(EXERCISE DETAILS)
Copy every entry exactly, but skip the pictures.
RECORDS FOR PROCESSING START
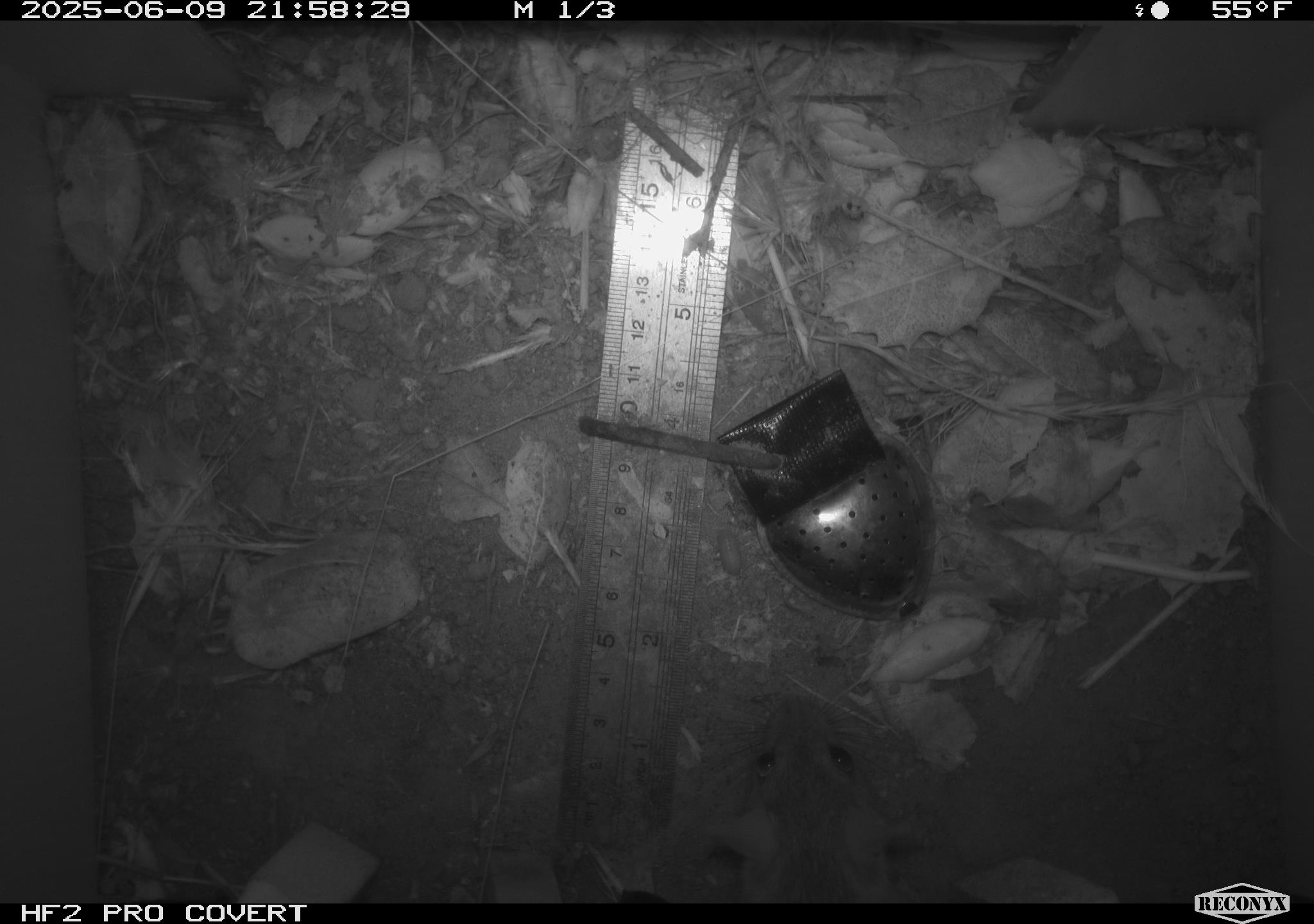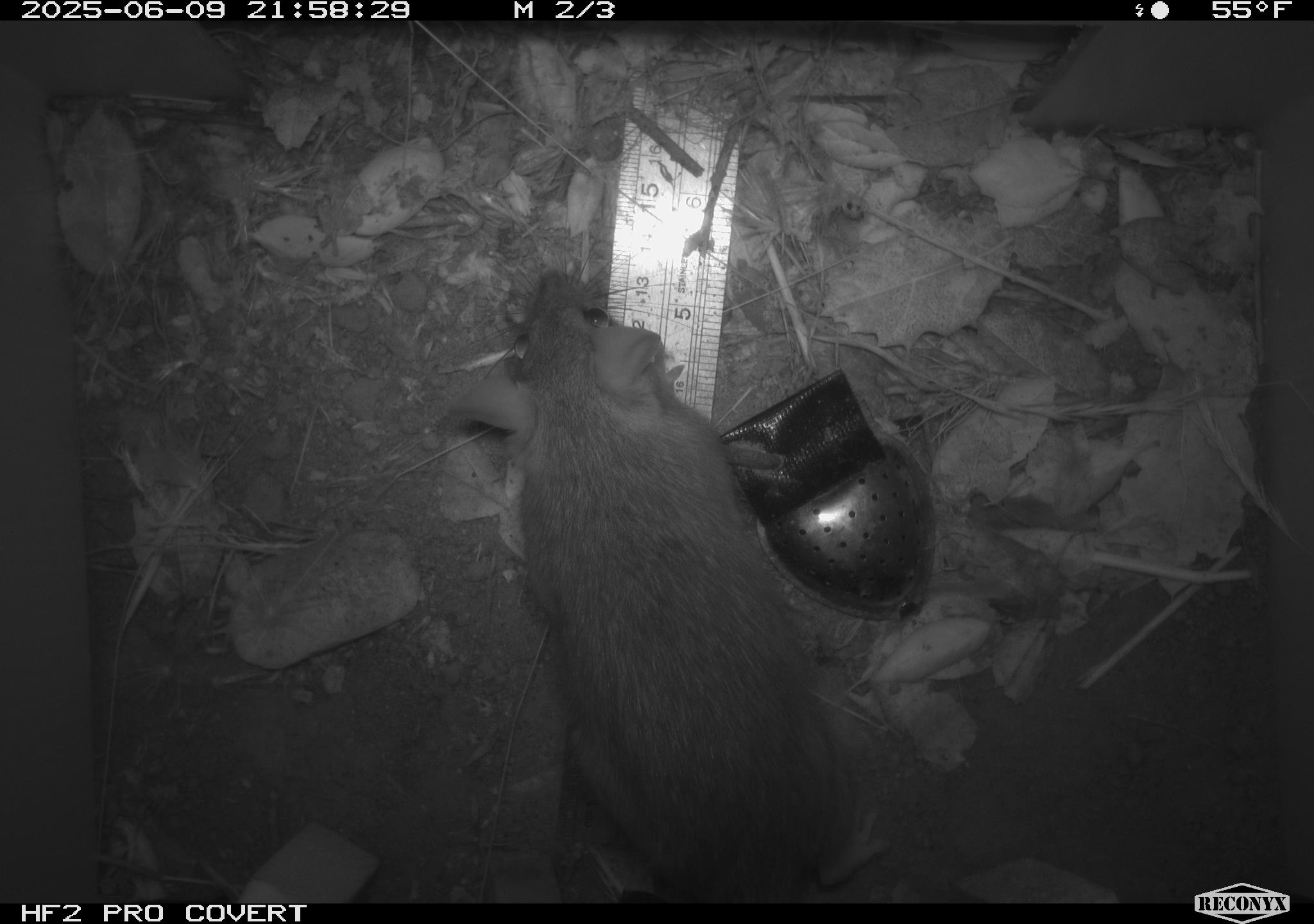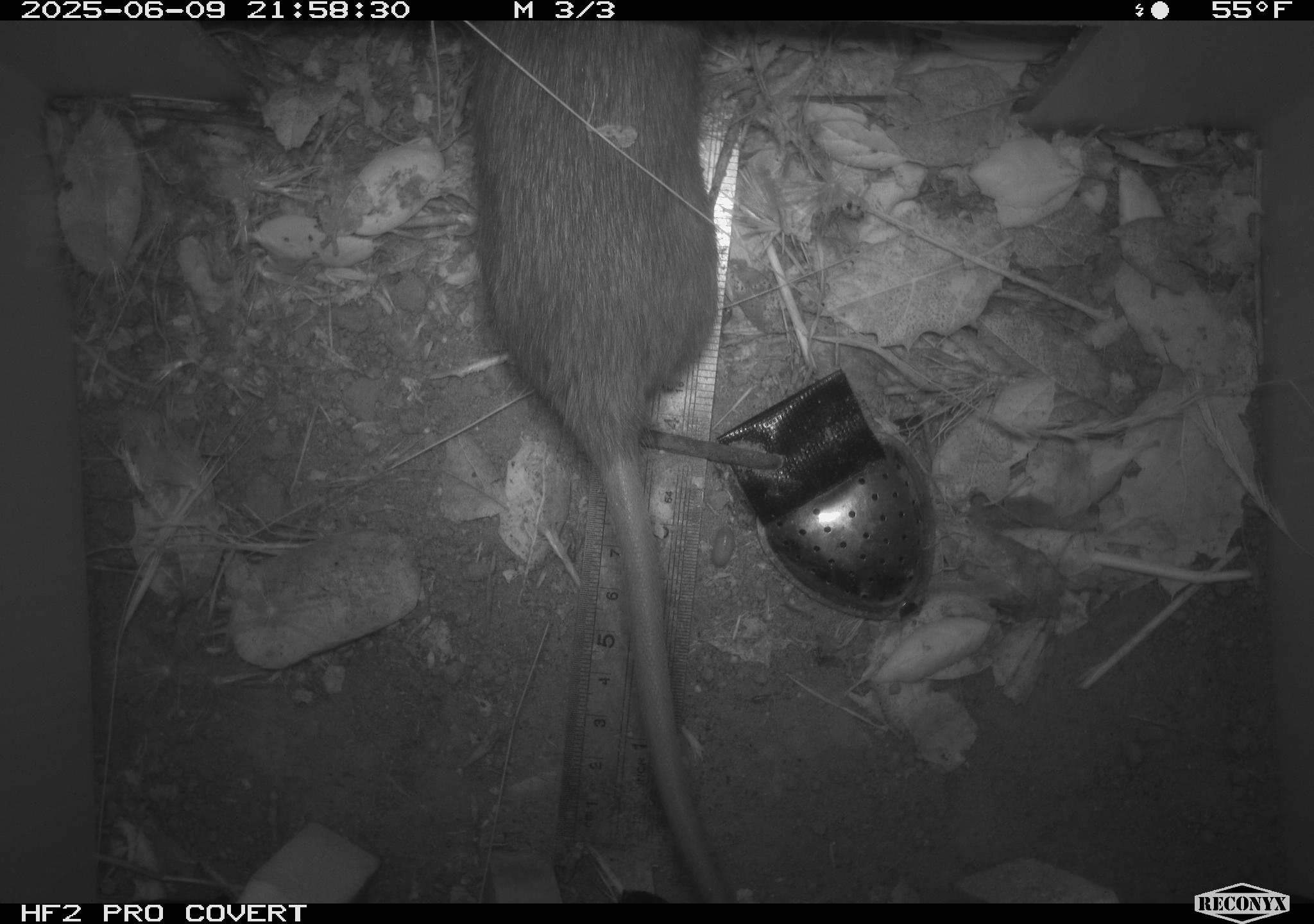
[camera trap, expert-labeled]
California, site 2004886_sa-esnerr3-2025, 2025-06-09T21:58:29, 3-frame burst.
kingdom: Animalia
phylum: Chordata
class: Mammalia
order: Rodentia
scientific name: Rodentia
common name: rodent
RECORDS FOR PROCESSING END
(OUTPUT OF THE TASK)
[camera trap, expert-labeled]
California, site 2004886_sa-esnerr3-2025, 2025-06-09T21:58:29, 3-frame burst.
kingdom: Animalia
phylum: Chordata
class: Mammalia
order: Rodentia
scientific name: Rodentia
common name: rodent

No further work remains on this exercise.